Germany's Chancellor was not only absent from the election rally for the party she leads - she wasn't invited.

Angela Merkel has led her Christian Democratic Union (CDU) to a decade in power, and it is leading the polls in the small east German state of Saxony-Anhalt. But the state's Christian Democrats did not want to hear from her.

Instead, they wanted to listen to the man who has been the harshest internal critic of her "open door" policy to the migrants and refugees flocking to Europe.

"Why is the Chancellor allowed to get away with breaking the law on a daily basis by letting these people in?" one woman asked Horst Seehofer.


"I was mocked for six months when I said we had to close the borders," Seehofer said. "Now everyone is with me."

Seehofer is neither from Saxony-Anhalt, nor a member of the Christian Democrats.
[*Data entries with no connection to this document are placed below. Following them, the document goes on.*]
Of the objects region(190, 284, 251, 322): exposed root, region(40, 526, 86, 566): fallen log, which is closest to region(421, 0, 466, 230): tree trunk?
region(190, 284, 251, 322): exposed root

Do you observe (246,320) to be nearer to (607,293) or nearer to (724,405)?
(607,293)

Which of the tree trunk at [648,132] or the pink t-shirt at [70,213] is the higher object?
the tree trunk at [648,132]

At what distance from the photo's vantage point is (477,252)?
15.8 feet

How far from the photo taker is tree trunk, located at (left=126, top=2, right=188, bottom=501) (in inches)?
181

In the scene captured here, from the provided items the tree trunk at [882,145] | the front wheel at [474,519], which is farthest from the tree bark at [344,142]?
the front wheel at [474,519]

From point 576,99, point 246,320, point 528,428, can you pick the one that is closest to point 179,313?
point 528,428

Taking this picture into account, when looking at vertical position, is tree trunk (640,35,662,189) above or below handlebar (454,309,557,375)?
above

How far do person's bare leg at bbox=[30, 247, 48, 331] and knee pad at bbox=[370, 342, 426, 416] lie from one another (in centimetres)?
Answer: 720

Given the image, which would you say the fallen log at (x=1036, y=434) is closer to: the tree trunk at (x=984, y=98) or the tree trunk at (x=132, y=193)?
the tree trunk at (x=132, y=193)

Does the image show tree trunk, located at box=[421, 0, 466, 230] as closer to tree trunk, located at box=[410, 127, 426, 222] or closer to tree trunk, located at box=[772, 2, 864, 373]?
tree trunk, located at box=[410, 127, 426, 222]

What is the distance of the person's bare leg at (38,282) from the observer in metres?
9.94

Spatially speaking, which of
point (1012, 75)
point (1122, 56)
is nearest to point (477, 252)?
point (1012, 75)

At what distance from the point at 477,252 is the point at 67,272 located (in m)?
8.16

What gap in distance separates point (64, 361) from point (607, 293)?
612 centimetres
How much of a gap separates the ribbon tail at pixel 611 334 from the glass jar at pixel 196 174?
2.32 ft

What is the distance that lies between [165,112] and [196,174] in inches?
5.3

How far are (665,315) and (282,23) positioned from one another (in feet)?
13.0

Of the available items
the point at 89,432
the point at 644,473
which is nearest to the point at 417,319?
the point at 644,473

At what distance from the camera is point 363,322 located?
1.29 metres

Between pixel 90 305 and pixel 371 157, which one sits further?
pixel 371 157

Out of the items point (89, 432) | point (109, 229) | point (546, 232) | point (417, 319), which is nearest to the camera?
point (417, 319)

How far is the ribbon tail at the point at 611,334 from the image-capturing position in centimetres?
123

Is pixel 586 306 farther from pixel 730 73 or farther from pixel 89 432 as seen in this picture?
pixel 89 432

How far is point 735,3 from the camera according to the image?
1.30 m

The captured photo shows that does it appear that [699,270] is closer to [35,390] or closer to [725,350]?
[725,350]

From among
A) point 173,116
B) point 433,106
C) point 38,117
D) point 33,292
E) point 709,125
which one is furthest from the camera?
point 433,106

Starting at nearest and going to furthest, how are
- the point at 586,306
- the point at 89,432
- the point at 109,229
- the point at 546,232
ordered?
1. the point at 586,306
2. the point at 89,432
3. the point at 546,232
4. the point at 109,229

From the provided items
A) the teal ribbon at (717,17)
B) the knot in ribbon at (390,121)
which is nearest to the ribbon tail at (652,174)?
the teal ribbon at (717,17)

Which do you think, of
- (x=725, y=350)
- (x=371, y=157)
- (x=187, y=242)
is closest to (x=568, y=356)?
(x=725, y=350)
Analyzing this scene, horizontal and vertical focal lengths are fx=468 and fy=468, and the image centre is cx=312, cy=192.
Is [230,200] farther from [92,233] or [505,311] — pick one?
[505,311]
State prime minister of far-off Bavaria, he is the leader of that region's "sister party", the Christian Social Union (CSU).

But as several key states headed to regional elections today, Merkel has become a "toxic brand" for the Christian Democrats' core constituency.

Figures like Seehoffer are seen as far more likely to bring out the vote, even though they oppose their own government's policy on the biggest issue of the day.

Merkel does not face national elections until next year, but with CDU support falling in the polls, some are warning a poor showing in the state elections could make the party panic and look for a new leader.

"Angela Merkel may have won some new voters with her refugee policy, but she's losing traditional CDU voters," said Martin Beier, a 25-year-old party volunteer. The law student said his impression from canvassing was that many traditional CDU voters were "looking for an alternative".

Merkel's personal national approval ratings surged an unexpected eight points this month, to 54 per cent, but that may not mean much now if the party turns against her.